Your instructions - Copy every one of the following rows word for word, keeping each line as it stands.

Input data -

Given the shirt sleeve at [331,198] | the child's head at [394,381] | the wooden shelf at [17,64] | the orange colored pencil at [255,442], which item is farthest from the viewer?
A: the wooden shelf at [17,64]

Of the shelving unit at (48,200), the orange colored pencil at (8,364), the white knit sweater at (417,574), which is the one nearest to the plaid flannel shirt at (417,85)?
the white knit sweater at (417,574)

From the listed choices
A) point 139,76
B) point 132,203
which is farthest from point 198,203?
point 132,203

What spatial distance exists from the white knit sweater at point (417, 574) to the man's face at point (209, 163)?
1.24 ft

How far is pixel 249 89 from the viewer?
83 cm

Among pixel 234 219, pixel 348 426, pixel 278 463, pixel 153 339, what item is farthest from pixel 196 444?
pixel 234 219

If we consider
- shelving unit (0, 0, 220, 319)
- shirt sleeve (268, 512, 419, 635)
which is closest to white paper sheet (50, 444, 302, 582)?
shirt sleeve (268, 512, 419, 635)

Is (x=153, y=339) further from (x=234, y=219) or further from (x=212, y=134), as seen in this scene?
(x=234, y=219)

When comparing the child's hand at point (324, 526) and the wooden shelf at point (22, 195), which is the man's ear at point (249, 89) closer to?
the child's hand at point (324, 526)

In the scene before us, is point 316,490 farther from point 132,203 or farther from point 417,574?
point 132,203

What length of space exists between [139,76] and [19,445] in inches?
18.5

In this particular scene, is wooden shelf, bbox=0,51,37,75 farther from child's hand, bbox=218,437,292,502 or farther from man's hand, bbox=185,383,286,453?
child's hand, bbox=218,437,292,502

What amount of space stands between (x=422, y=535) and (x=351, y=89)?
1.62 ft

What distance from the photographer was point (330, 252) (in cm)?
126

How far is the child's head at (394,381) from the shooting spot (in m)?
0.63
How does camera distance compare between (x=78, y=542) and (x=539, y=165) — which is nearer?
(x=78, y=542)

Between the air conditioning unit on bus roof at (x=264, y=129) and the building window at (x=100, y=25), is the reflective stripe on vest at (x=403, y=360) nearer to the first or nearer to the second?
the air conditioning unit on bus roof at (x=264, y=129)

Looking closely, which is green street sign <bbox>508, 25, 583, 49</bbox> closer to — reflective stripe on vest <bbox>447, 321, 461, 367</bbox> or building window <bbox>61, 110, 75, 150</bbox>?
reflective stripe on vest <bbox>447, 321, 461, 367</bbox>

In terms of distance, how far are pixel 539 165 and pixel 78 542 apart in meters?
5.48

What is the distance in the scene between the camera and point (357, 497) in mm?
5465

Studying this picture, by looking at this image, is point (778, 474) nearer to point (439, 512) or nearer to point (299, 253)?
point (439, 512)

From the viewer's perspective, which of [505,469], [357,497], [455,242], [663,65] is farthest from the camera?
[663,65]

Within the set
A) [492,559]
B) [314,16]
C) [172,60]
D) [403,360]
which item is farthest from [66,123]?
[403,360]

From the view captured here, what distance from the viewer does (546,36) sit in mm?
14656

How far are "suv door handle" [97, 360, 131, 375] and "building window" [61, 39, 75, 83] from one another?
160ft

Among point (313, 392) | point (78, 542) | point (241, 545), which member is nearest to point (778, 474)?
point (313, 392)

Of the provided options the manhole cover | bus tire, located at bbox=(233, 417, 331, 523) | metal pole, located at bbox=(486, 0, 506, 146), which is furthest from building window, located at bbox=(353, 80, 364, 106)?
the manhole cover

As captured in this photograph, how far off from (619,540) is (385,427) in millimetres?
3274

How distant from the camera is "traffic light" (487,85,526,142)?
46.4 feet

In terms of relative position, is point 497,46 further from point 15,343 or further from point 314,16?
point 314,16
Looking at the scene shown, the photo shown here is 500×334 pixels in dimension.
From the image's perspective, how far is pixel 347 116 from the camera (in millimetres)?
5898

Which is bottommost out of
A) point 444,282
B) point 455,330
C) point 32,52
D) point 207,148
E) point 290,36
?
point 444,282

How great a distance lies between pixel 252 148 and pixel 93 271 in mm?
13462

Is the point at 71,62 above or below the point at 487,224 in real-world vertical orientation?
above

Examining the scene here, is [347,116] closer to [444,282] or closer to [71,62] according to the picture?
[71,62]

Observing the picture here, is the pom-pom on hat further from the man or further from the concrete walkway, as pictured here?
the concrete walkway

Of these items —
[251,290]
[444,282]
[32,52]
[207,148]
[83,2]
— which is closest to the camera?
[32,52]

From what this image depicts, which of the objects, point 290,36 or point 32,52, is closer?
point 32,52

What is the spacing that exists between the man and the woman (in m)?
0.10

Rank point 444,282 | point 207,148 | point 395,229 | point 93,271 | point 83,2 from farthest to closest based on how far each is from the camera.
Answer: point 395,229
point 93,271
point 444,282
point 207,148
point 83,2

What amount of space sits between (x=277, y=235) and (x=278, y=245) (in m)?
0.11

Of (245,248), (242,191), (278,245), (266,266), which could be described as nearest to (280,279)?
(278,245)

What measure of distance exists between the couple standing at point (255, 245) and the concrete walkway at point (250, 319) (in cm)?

Written response -
Given the shirt sleeve at [331,198] | the child's head at [394,381] | the wooden shelf at [17,64] | the orange colored pencil at [255,442], which item is farthest from the viewer?
A: the wooden shelf at [17,64]

Of the shelving unit at (48,200), the orange colored pencil at (8,364), the white knit sweater at (417,574), which is the one nearest to the plaid flannel shirt at (417,85)?
the white knit sweater at (417,574)

From the listed choices
A) point 139,76
B) point 132,203
which is farthest from point 198,203?
point 132,203

What spatial distance exists from the white knit sweater at point (417, 574) to the man's face at point (209, 163)?
1.24 ft

How far is pixel 249 89 from the viewer?
83 cm

Among pixel 234 219, pixel 348 426, pixel 278 463, pixel 153 339, what item is farthest from pixel 196 444?
pixel 234 219

If we consider
- shelving unit (0, 0, 220, 319)
- shirt sleeve (268, 512, 419, 635)
which is closest to white paper sheet (50, 444, 302, 582)?
shirt sleeve (268, 512, 419, 635)

Is (x=153, y=339) further from (x=234, y=219) or further from (x=212, y=134), as seen in this scene?
(x=234, y=219)

When comparing the child's hand at point (324, 526) and the wooden shelf at point (22, 195), which is the man's ear at point (249, 89) closer to?
the child's hand at point (324, 526)

In the scene before us, is point 316,490 farther from point 132,203 or farther from point 417,574?
point 132,203

What length of space exists between [139,76] and [19,445] in inches?
18.5

In this particular scene, is wooden shelf, bbox=0,51,37,75 farther from child's hand, bbox=218,437,292,502 or farther from man's hand, bbox=185,383,286,453?
child's hand, bbox=218,437,292,502

What amount of space stands between (x=422, y=535) and (x=351, y=89)?
1.62 ft

What distance from the photographer was point (330, 252) (in cm)?
126

How far is the child's head at (394,381) from the shooting spot (in m)?
0.63
How does camera distance compare between (x=78, y=542) and (x=539, y=165) — which is nearer?
(x=78, y=542)

Between the air conditioning unit on bus roof at (x=264, y=129) and the building window at (x=100, y=25), is the reflective stripe on vest at (x=403, y=360) nearer to the first or nearer to the second?
the air conditioning unit on bus roof at (x=264, y=129)

Looking closely, which is green street sign <bbox>508, 25, 583, 49</bbox> closer to — reflective stripe on vest <bbox>447, 321, 461, 367</bbox> or building window <bbox>61, 110, 75, 150</bbox>?
reflective stripe on vest <bbox>447, 321, 461, 367</bbox>

In terms of distance, how far are pixel 539 165 and pixel 78 542 apart in meters?
5.48

What is the distance in the scene between the camera and point (357, 497) in mm?
5465

Studying this picture, by looking at this image, is point (778, 474) nearer to point (439, 512) or nearer to point (299, 253)?
point (439, 512)

From the viewer's perspective, which of [505,469], [357,497], [455,242], [663,65] is farthest from the camera?
[663,65]

Within the set
A) [492,559]
B) [314,16]
C) [172,60]
D) [403,360]
which item is farthest from [66,123]?
[403,360]

From the view captured here, what distance from the viewer does (546,36) sit in mm?
14656

How far are "suv door handle" [97, 360, 131, 375] and "building window" [61, 39, 75, 83] from one another?
160ft

Among point (313, 392) | point (78, 542) | point (241, 545), which member is nearest to point (778, 474)?
point (313, 392)

Of the provided options the manhole cover | bus tire, located at bbox=(233, 417, 331, 523) | metal pole, located at bbox=(486, 0, 506, 146), which is furthest from building window, located at bbox=(353, 80, 364, 106)?
the manhole cover

As captured in this photograph, how far off from (619,540) is (385,427) in millimetres?
3274

How distant from the camera is "traffic light" (487,85,526,142)?
46.4 feet

In terms of relative position, is point 497,46 further from point 15,343 or further from point 314,16?
point 314,16
Looking at the scene shown, the photo shown here is 500×334 pixels in dimension.
From the image's perspective, how far is pixel 347 116 from the camera (in millimetres)?
5898

Which is bottommost out of
A) point 444,282
B) point 455,330
C) point 32,52
D) point 207,148
E) point 290,36
?
point 444,282

How great a distance lies between pixel 252 148 and pixel 93 271 in mm?
13462

Is the point at 71,62 above or below the point at 487,224 in real-world vertical orientation?
above

Examining the scene here, is [347,116] closer to [444,282] or closer to [71,62] according to the picture?
[71,62]

Observing the picture here, is the pom-pom on hat further from the man or further from the concrete walkway, as pictured here?
the concrete walkway

Of these items —
[251,290]
[444,282]
[32,52]
[207,148]
[83,2]
— which is closest to the camera?
[32,52]

From what this image depicts, which of the objects, point 290,36 or point 32,52, is closer?
point 32,52

What is the spacing that exists between the man and the woman (in m)?
0.10

Rank point 444,282 | point 207,148 | point 395,229 | point 93,271 | point 83,2 from farthest to closest based on how far each is from the camera.
Answer: point 395,229
point 93,271
point 444,282
point 207,148
point 83,2

What amount of space sits between (x=277, y=235) and (x=278, y=245) (in m)?
0.11

Of (245,248), (242,191), (278,245), (266,266), which could be described as nearest to (280,279)?
(278,245)

What measure of distance exists between the couple standing at point (255, 245) and the concrete walkway at point (250, 319) (in cm)?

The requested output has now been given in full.